*Directions for this task*: Return all of the data exactly as written, without the pictures.

*Data below*:

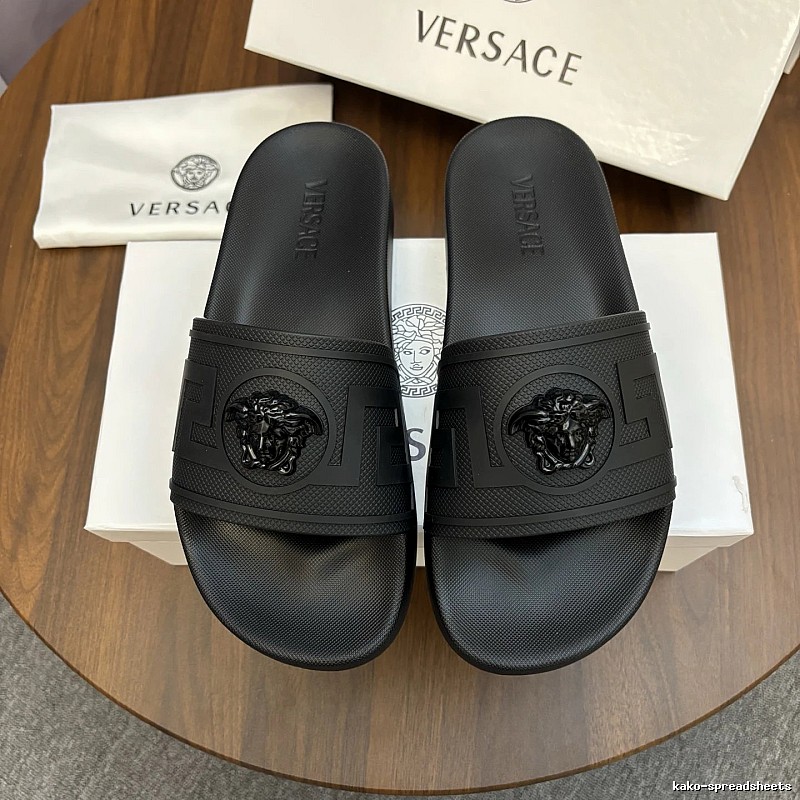 Versace Medusa Luxury Style Black Slides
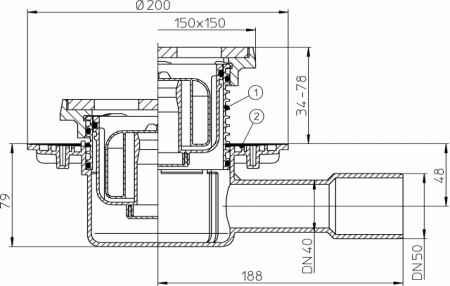 HL 510NPrG ���� � �������������� �������� DN40/50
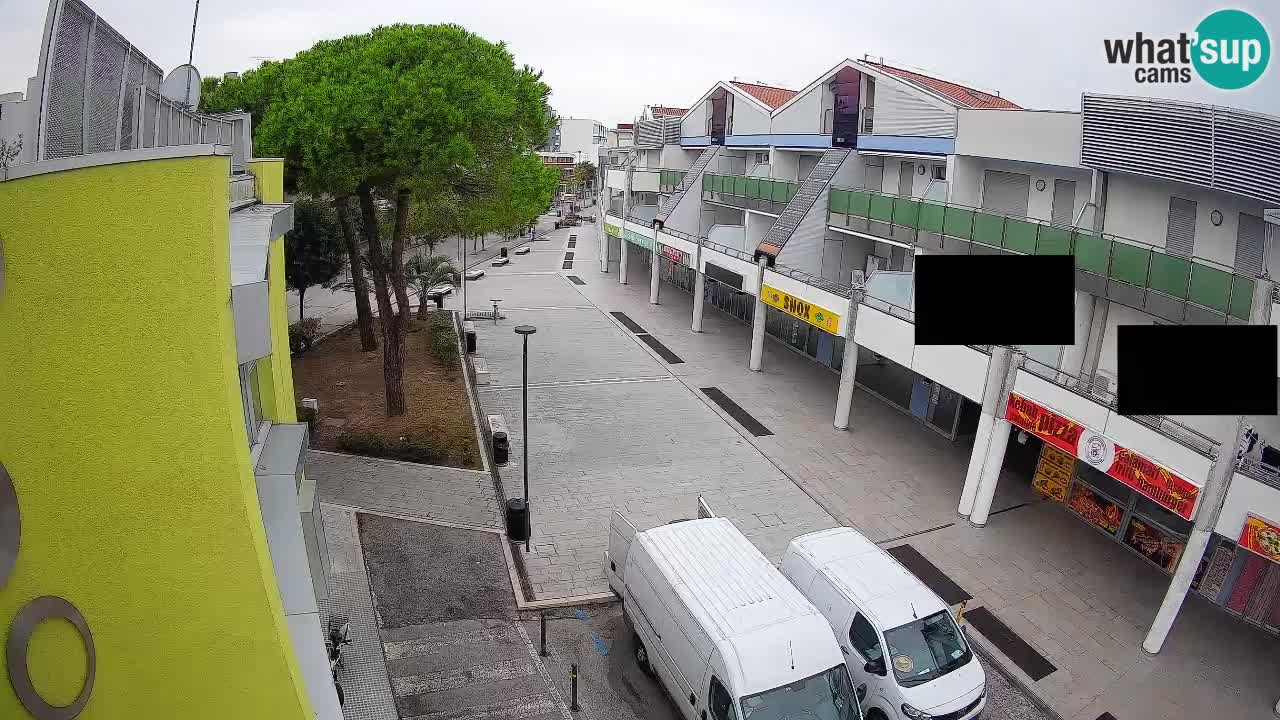 Webcam Bibione Einkaufsstraße – Liveblick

*Exercise output*:
 Versace Medusa Luxury Style Black Slides
 HL 510NPrG ���� � �������������� �������� DN40/50
 Webcam Bibione Einkaufsstraße – Liveblick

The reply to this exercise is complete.